School has just started back and last week we highlighted financial education now being delivered in schools, meaning that younger generations should be better prepared and more financially responsible in later life. But for those who didn’t receive financial education, there are some common areas of finances that aren’t fully understood, like income tax, pensions and mortgages.
We recently asked you to tell us which financial decisions you wish you’d made earlier in life. Last time we talked about saving money for a mortgage deposit. For this article we’ve decided to focus on another response which came via Twitter user @pinkelle85, who said “wish I understood more about interest, 11 years later I’m still paying a £5000 loan :(“
Interest and how it works can confuse a lot of people so we thought we’d take a better look at learning the basics of interest whether you use this knowledge for savings or loans.
Financial jargon explained
In this segment we’ll cover the basics of APR’s Vs. AER’s, Compound Vs. Simple interest and 0% interest! These are all important tools for understanding the way lenders minds work and having this knowledge should help you to get the most out of your money.
APR (The Annual Percentage of Charge) applies to those borrowing money. The Financial Conduct Authority define APR as “You can use it to compare different credit and loan offers. The APR takes into account not just the interest on the loan but also other charges you have to pay, for example, any arrangement fee. All lenders have to tell you what their APR is before you sign an agreement. It will vary from lender to lender.”
The fact it includes charges does mean sometimes that APR can be a bit confusing. It’s possible that the interest rate is 14% per annum, but the APR is 17%, as the impact of the charges adds the equivalent to another 3% interest.
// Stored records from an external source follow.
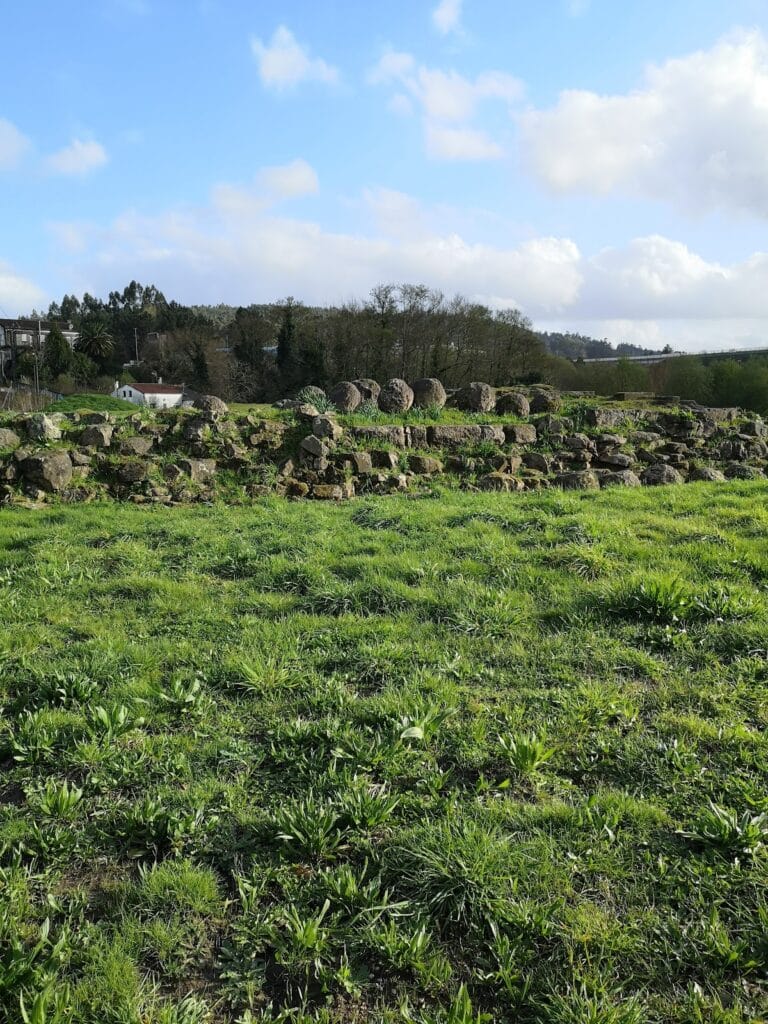 Castle da Rocha Forte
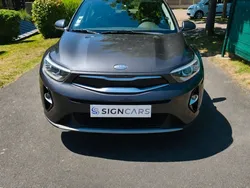 KIA STONIC 1.0 T-GDi 120 ch ISG BVM6 Active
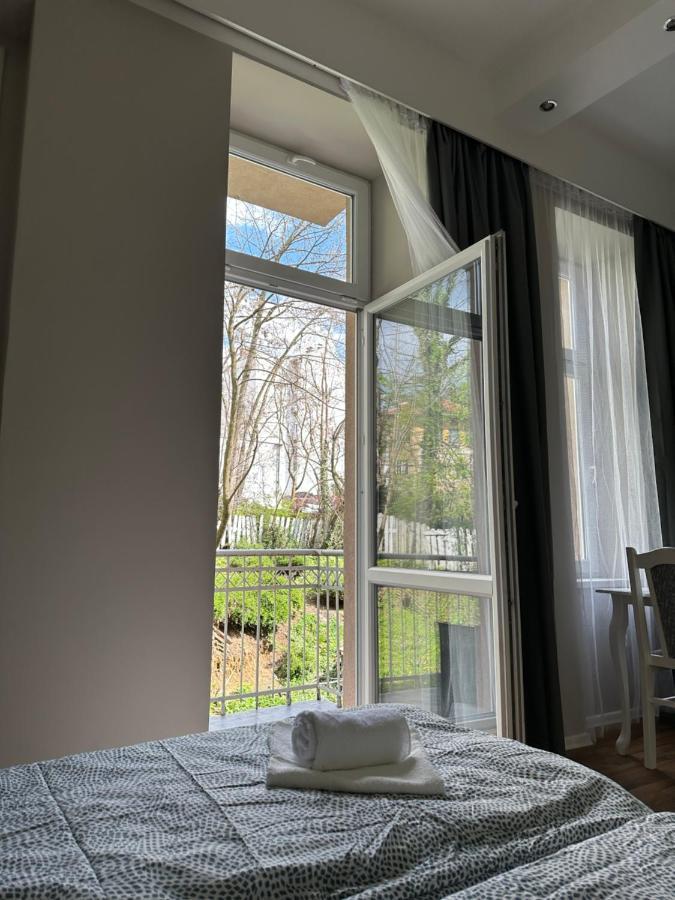 Nice 5 Apartments Sarajevo Luaran gambar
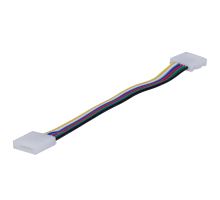 Solight propojovací konektor flexibilní pro WIFI SMART LED pásy, 15cm (2)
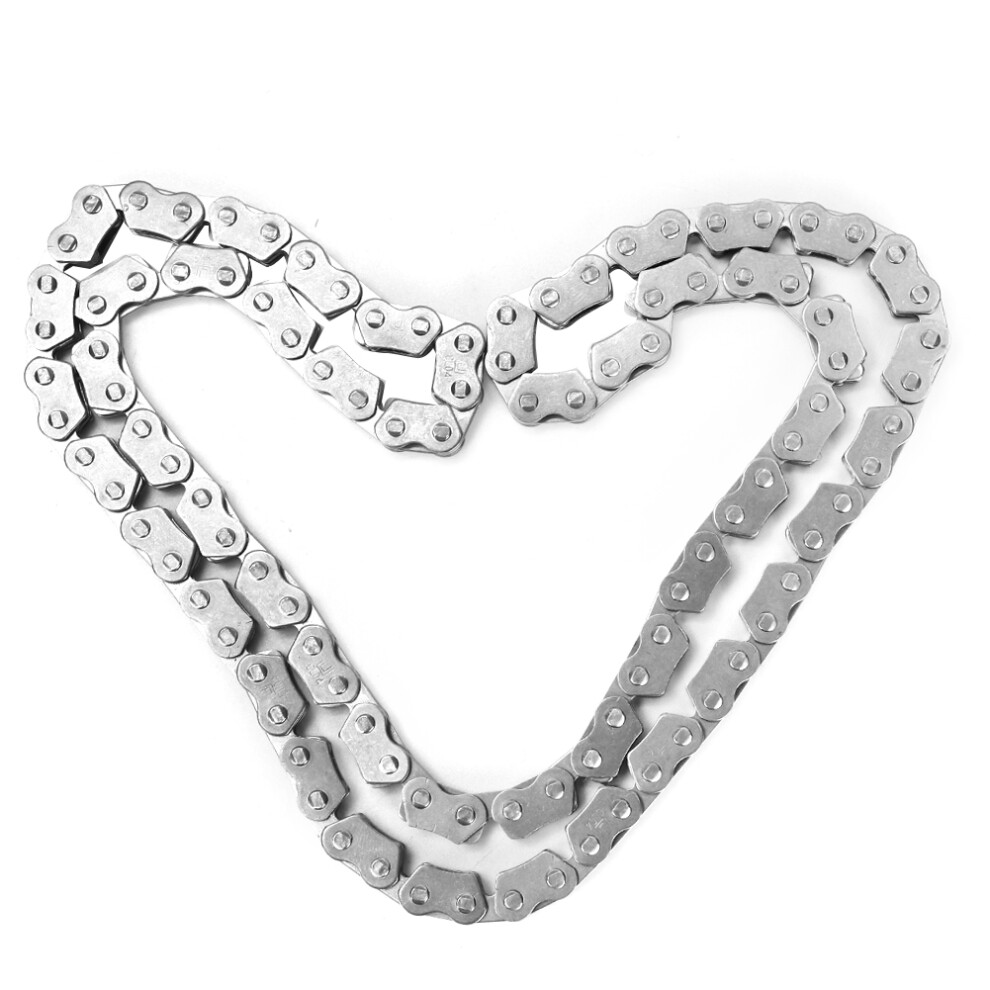 Silent Cam Chain For Yamaha Majesty 250 Yp250 Lh250 Timing Chain Kit 9421363365161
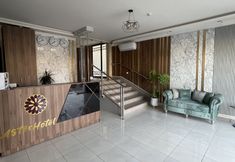 Others 5 Aster Hotel Aqaba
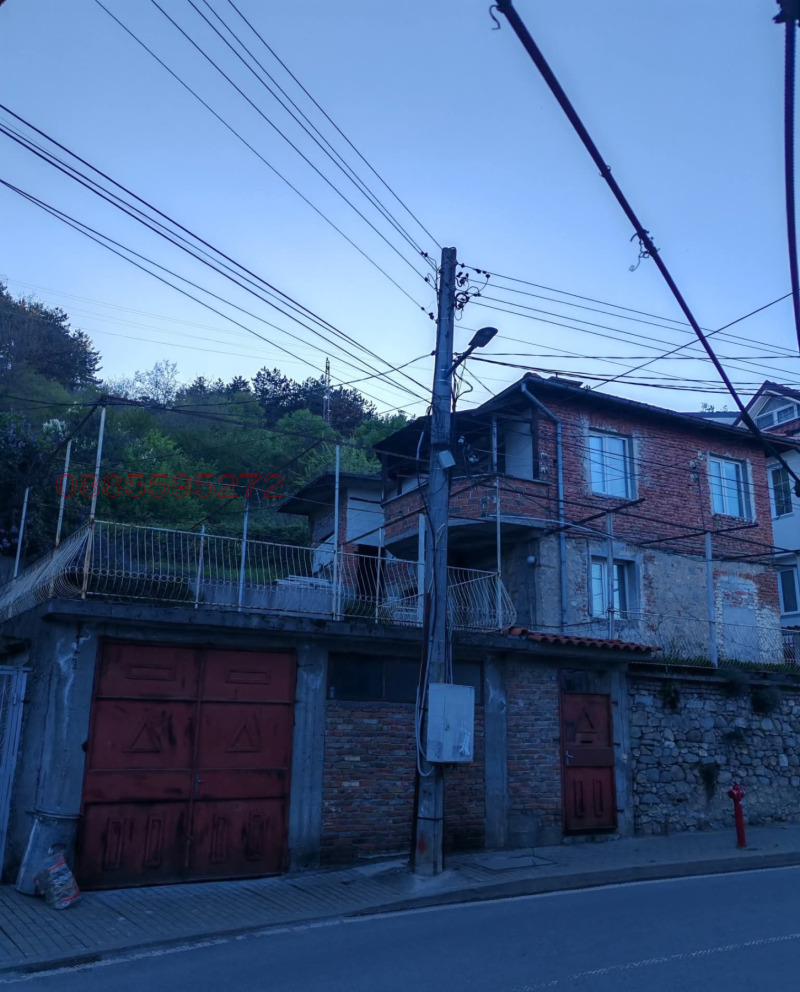 Продава КЪЩА в област Благоевград, гр. Гоце Делчев - 100 кв.м / 139 000 € » 271 860.37 лв.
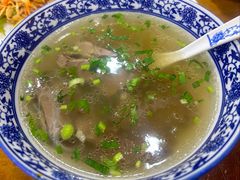 -长安后宰门水盆羊肉(新都心店)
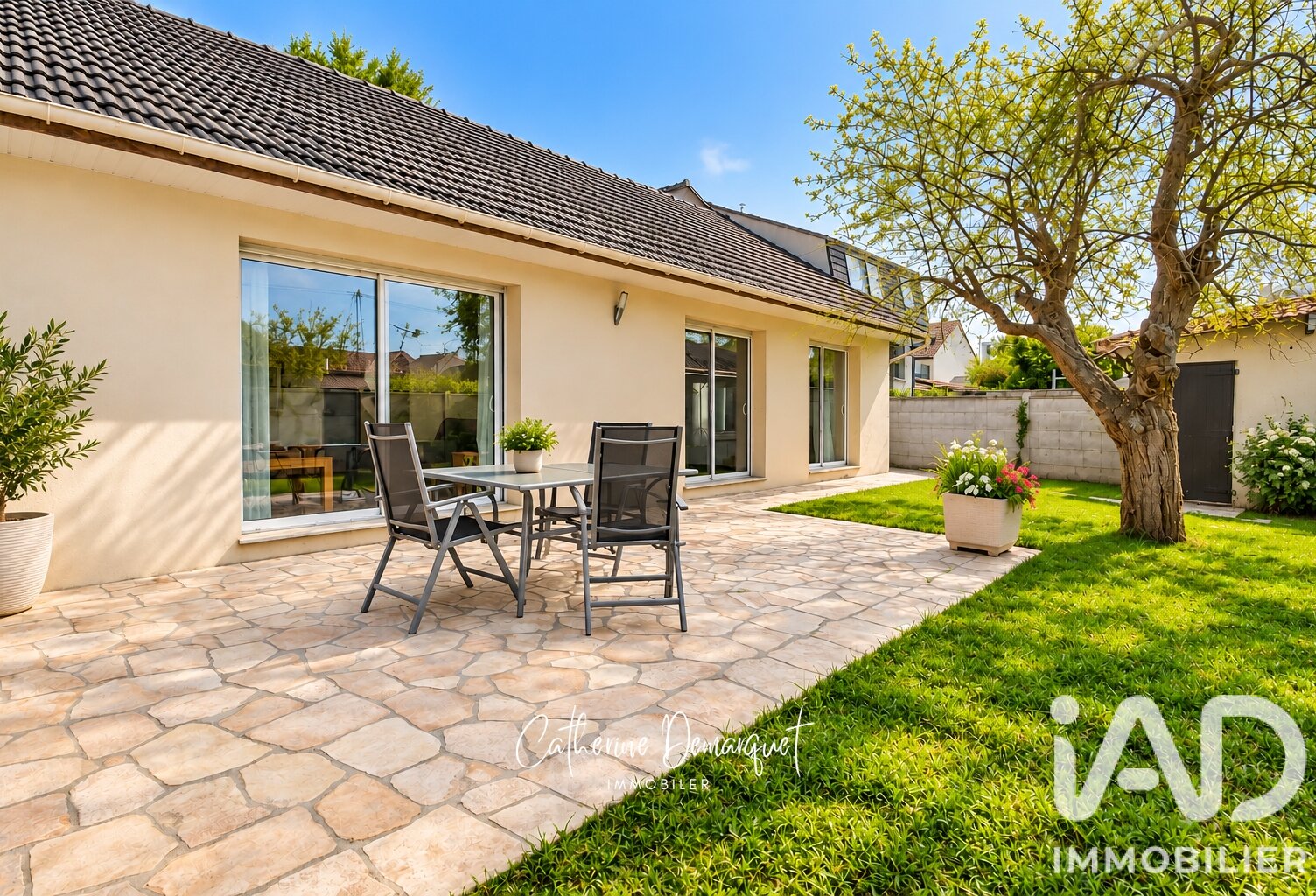 Vente Maison/villa 6 pièces — photo 1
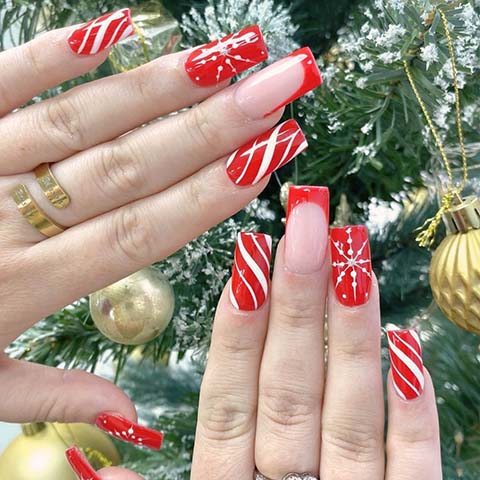 nail design Ryde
Yet this is useful as it allows a true comparison.
If you’re a saver, then you’ll need to know about AER’s (The Annual Equivalent Rate) as it’s the official rate for savings accounts and is designed to allow easy comparisons as it’s meant to smooth out the variances between accounts (it’s the equivalent of the APR for debts).
In essence AER’s show what you’d get over a year if you put money in an account and left it there. The alternative is the gross rate, which is the flat rate of interest that’s actually paid.
If you want a bit more details on APR’s and AER’s you can find an intricate explanation here.
While we all know money doesn’t grow on trees, money does make more money in the case of compound interest savings. With a compound interest savings account, you will earn interest on the initial amount deposited and then as time goes on, you also earn interest on the interest which makes a big difference.
On the other hand as a borrower, compound interest accelerates debts because as well as paying interest on the original borrowing, you pay interest on the interest accrued. In essence, the longer you borrow for, the quicker your debts will grow.
In savings, simple interest is where the amount of interest earned is fixed over time. For example if you saved £1000 at 4% simple interest you would earn £40 per year every year.
The same is true if you are borrowing money with simple interest, the interest will remain fixed and so the debtor will only pay interest on the initial amount borrowed, regardless of the amount of time the money is borrowed for, or how much money is repaid per month.
When you are borrowing money, a 0% interest rate is often favourable as it means that the repayments will only cover the initial amount borrowed and no more. However, most 0% interest offers only last for a certain amount of time, before increasing to a higher representative APR. This means borrowers should try to ensure they’ve paid off the card, or be ready to shift the debt to a new balance transfer card to avoid paying the high fees.
First steps towards borrowing money
Now that you understand the basic financial language, if you want to enquire about borrowing some money, a good way to start is to work out the true cost of borrowing and this offers a simple guide including the questions you should consider when taking out a loan. If you are thinking about personal loans, Money Advice Service has a clear and concise guide, so you know exactly what you are signing up to from the very beginning.
If you are looking for a credit card we currently offer personalised cards based on your Noddle report with realistic estimations of the deals you could get right now.
That’s all for this week, we hope this bite size serves you well.